Textauszug:
* * *
Das »Wesen« seines Vereins betrachtet er nie losgelöst von den äußeren Dingen – von Trophäen, Bilanzen, Titeln. Er lebt nie jenseits solcher Äußerlichkeiten, sondern – ganz im Gegenteil – mitten in ihnen und (nur) mit ihnen: mit den Punkten und Toren, den Titeln, Triumphen, Pokalen, Gagen, Bilanzen. Und natürlich mit den internationalen Showstars, jenen illustren Zirkusathleten, die für immer gigantischere Ablösesummen durch die Top-Klubs des Kontinents tingeln. Nur das Höchste ist das Wahre. Oder besser gesagt: die Ware! Denn Geld will zu Geld, und will immer nur eins: mehr Geld. Der sportliche Erfolg ist da immer schon eingepreist, von vornherein. Denn ja, natürlich: Geld schießt Tore!
Klar, sowas nervt auf Dauer auch den gläubigsten Aristoteliker aus der Säbener Straße. Drum träumt er neuerdings von ESL, einer European Super League. Sie wäre die konsequente Fortschreibung des Projekts Geldmaschine. Die reichen und superreichen Fußballvereine Europas nur noch unter sich: Eine »geschlossene Liga-Gesellschaft«, die all die kickenden Unterschicht-Proleten per Satzung draußen hält. Am Ende steht eine Art ballspielendes Bora Bora oder Portofino – ein Ort, an dem man unter sich bleibt und das macht, was man immer schon am besten konnte: nämlich Geld! Die perfekte Vermarktung eines sogenannten Spiels!
* * *
Datenauszug:
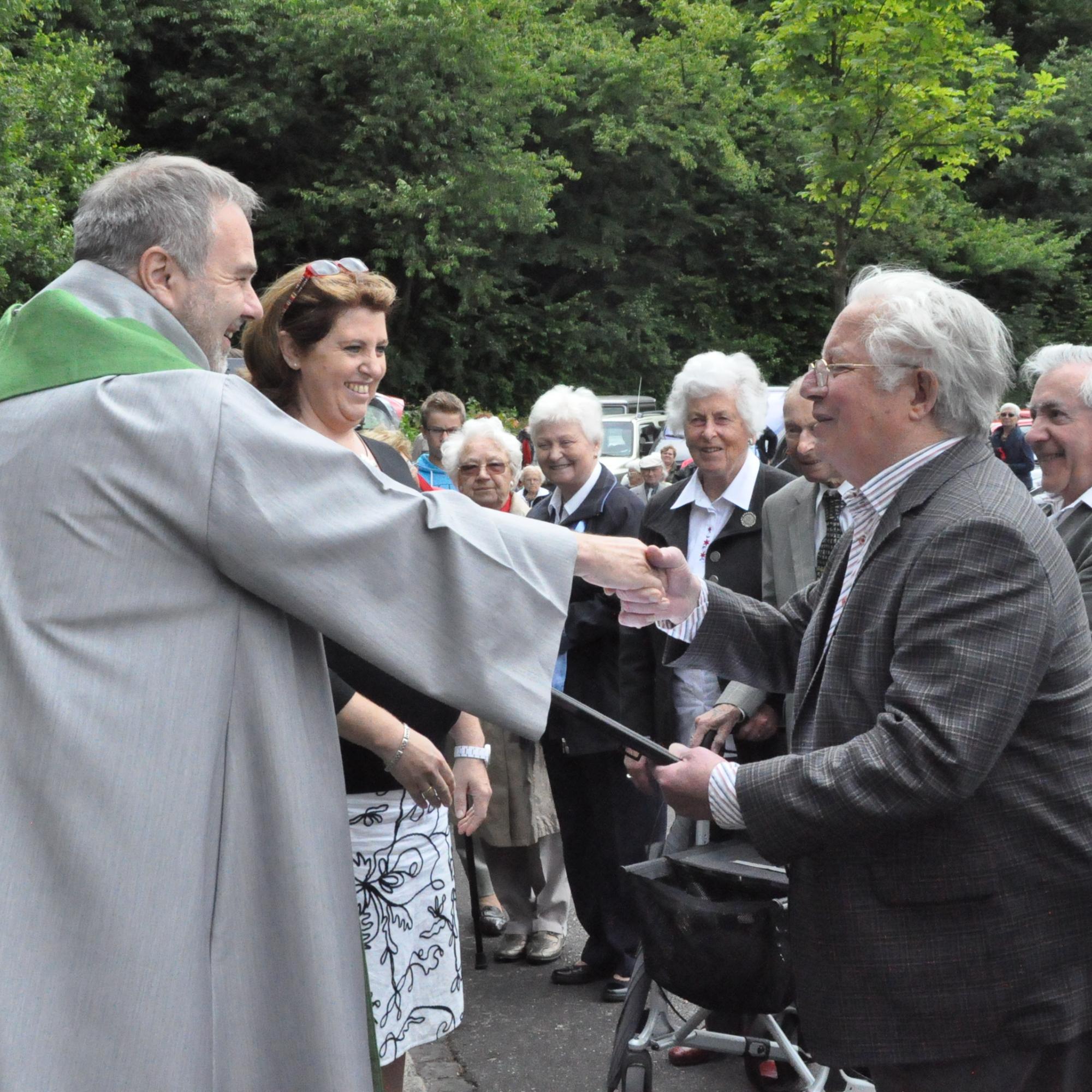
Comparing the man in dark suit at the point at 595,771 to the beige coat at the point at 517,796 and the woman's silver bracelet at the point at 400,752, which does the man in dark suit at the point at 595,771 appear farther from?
the woman's silver bracelet at the point at 400,752

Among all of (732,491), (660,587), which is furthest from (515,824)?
(660,587)

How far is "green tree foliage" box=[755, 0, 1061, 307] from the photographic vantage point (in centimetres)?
1775

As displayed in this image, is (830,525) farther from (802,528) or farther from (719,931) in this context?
(719,931)

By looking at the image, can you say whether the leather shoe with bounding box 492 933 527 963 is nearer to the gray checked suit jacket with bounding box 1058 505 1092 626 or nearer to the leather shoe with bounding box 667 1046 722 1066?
the leather shoe with bounding box 667 1046 722 1066

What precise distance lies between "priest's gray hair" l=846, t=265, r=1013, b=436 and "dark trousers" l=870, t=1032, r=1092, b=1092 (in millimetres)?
1020

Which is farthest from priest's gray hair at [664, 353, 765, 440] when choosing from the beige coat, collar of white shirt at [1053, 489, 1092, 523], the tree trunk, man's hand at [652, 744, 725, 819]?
the tree trunk

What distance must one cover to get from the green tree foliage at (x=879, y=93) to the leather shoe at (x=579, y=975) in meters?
15.5

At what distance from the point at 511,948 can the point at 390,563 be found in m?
3.49

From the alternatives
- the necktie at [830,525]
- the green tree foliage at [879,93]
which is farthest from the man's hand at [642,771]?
the green tree foliage at [879,93]

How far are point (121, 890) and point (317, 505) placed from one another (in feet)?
1.88

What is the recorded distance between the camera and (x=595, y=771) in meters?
4.69

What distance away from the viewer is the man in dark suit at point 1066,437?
3748 millimetres

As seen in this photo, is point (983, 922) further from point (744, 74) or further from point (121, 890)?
point (744, 74)

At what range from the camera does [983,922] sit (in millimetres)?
2055
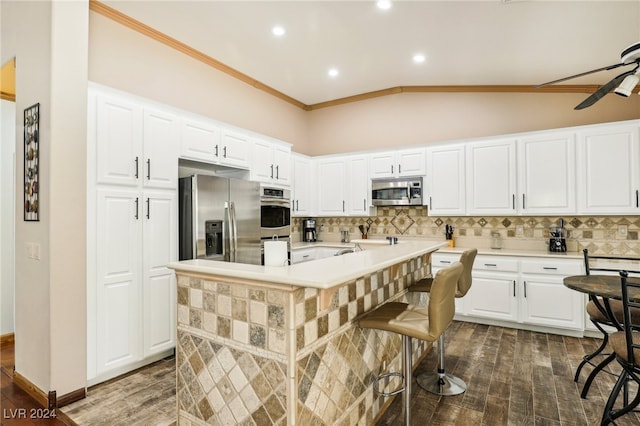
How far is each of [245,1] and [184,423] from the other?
10.7 ft

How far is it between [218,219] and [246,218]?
0.45 meters

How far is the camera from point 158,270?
3.15 metres

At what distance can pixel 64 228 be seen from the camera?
2486mm

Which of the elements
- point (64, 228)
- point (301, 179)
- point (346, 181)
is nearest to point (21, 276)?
point (64, 228)

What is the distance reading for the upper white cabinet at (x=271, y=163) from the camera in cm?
438

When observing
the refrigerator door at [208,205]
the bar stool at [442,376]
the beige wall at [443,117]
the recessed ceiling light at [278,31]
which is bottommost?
the bar stool at [442,376]

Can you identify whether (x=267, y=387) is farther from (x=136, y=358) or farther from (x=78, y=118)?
(x=78, y=118)

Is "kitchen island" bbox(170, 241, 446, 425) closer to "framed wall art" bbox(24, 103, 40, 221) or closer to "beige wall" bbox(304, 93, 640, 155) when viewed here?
"framed wall art" bbox(24, 103, 40, 221)

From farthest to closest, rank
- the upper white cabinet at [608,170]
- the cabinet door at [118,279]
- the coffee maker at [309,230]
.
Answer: the coffee maker at [309,230]
the upper white cabinet at [608,170]
the cabinet door at [118,279]

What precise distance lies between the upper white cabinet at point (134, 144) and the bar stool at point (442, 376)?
2.49m

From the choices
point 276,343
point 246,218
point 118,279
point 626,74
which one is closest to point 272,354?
point 276,343

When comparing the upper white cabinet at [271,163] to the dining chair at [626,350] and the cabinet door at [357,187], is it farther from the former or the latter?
the dining chair at [626,350]

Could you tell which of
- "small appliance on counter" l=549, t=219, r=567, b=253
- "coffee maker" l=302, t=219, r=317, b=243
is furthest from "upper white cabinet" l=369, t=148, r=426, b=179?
"small appliance on counter" l=549, t=219, r=567, b=253

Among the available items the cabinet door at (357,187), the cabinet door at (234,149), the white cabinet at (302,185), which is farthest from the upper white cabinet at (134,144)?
the cabinet door at (357,187)
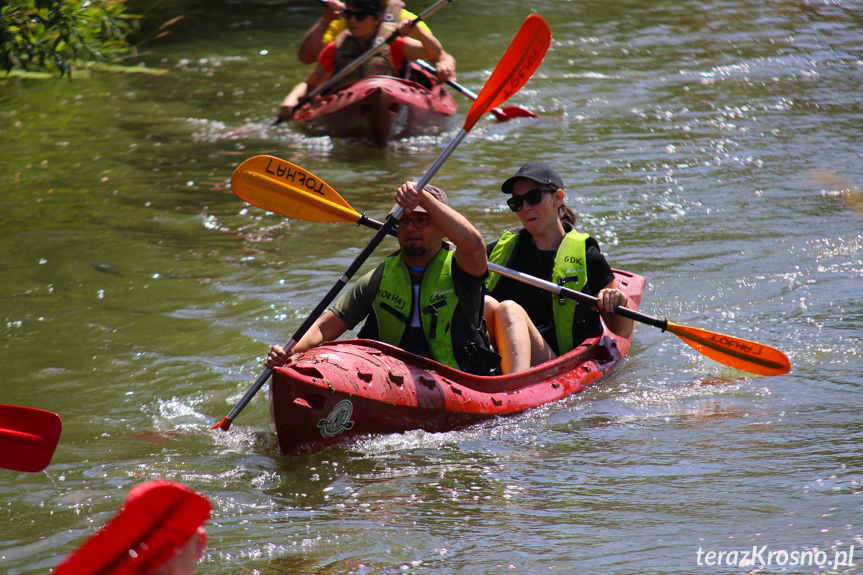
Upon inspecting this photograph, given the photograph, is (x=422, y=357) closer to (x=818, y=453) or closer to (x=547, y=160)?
(x=818, y=453)

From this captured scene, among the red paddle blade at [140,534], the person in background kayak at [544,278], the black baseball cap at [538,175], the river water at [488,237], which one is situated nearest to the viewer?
the red paddle blade at [140,534]

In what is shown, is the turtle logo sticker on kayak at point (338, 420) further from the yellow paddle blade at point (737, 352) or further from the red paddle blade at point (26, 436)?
the yellow paddle blade at point (737, 352)

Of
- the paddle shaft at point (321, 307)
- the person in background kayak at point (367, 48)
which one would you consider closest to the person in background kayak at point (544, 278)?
the paddle shaft at point (321, 307)

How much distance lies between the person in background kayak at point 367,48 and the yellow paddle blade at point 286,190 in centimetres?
439

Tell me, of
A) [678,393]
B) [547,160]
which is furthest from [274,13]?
[678,393]

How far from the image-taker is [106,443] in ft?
13.0

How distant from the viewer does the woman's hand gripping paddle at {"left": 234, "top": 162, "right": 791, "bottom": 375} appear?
14.5ft

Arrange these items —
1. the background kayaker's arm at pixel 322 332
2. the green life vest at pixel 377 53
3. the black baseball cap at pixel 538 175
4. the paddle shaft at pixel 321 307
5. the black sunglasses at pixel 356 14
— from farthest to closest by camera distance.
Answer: the green life vest at pixel 377 53, the black sunglasses at pixel 356 14, the black baseball cap at pixel 538 175, the background kayaker's arm at pixel 322 332, the paddle shaft at pixel 321 307

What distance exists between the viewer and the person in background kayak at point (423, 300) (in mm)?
3893

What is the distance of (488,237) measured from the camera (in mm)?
6648

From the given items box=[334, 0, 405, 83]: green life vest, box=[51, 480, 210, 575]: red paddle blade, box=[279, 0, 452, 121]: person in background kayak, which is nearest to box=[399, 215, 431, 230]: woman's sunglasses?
box=[51, 480, 210, 575]: red paddle blade

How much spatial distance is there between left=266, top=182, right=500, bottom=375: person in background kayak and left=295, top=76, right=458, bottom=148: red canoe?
4851mm

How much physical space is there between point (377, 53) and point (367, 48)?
0.12 m

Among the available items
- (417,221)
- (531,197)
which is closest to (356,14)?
(531,197)
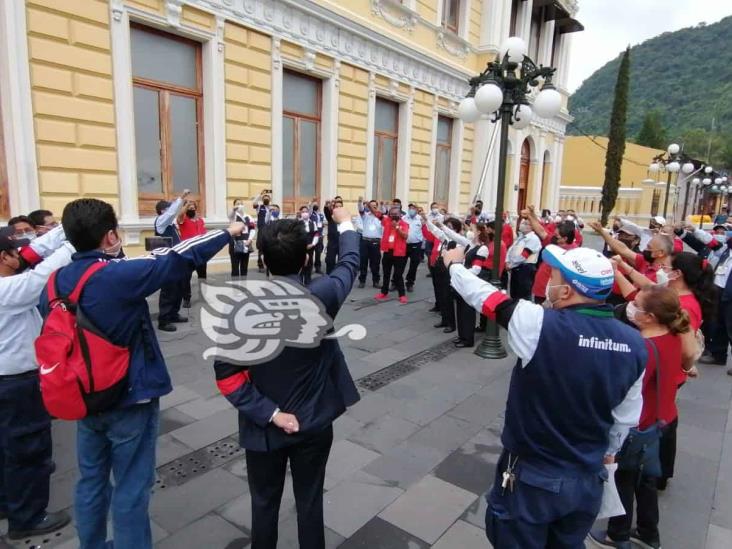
* * *
Aufgabe:
Wovon träumt der Aristoteliker aus der Säbener Straße laut dem Textauszug neuerdings?

Ergebnis:
Von der ESL, einer European Super League.